И опять потянулись две тысячи вёрст. Две тысячи вёрст – за десяток часов любви.
Телеги трещали. Поручик Лермонтов гнал ямщиков, повышая их ретивость всеми
доступными средствами. Он не хотел никого видеть, пока не начнутся родные кавказские
места. Там в горах, на чеченской линии, остались недопетые стихи. Рукописи «Демона»
требовали последних пробегов пера. В уме завязывалась «Сказка для детей». Надо было
жить и любить в армейских трактирах. Иного пути не дадено, казалось ему.

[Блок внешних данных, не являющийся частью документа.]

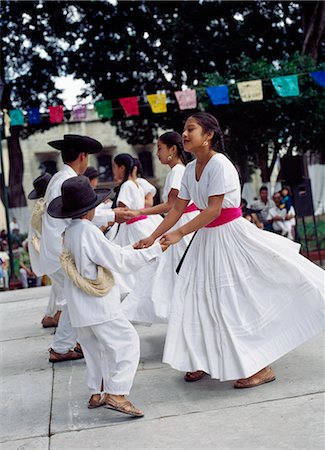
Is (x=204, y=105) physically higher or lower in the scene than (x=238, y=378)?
higher

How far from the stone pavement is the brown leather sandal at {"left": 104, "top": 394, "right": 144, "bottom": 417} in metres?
0.05

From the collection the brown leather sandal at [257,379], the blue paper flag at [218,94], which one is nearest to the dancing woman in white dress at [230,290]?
the brown leather sandal at [257,379]

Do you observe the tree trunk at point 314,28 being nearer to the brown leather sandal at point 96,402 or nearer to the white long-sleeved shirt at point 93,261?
the white long-sleeved shirt at point 93,261

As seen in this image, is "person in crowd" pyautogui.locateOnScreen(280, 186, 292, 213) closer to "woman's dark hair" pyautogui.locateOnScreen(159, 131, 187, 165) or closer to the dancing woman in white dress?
"woman's dark hair" pyautogui.locateOnScreen(159, 131, 187, 165)

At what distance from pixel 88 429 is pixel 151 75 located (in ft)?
67.6

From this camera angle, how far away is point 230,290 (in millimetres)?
4422

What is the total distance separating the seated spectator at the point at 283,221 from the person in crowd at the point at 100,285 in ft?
30.3

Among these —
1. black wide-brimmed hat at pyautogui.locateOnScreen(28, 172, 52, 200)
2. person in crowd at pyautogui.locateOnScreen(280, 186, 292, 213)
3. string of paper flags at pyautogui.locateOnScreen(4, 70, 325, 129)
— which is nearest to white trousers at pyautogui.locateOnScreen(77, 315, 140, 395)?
black wide-brimmed hat at pyautogui.locateOnScreen(28, 172, 52, 200)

Он вспоминал Адель и, кусая кулаки от тоски, раскачивался из стороны в сторону, во
всю ширину возкá, как задремавший пьяный. Пожалуй, он любил её. Она узнала его. Она
всё сняла с него – позы, увёртки, наигрыш, отделила правду от лжи и не оттолкнула, не
осмеяла – полюбила.
А ему судьба быть одному. Это не поза. Он даже улыбнулся сквозь слёзы, вспомнив,
что никто точно не знает – женат ли он или холост.
А если бы не любил он Адели, то обязательно жил бы с ней,– думал он.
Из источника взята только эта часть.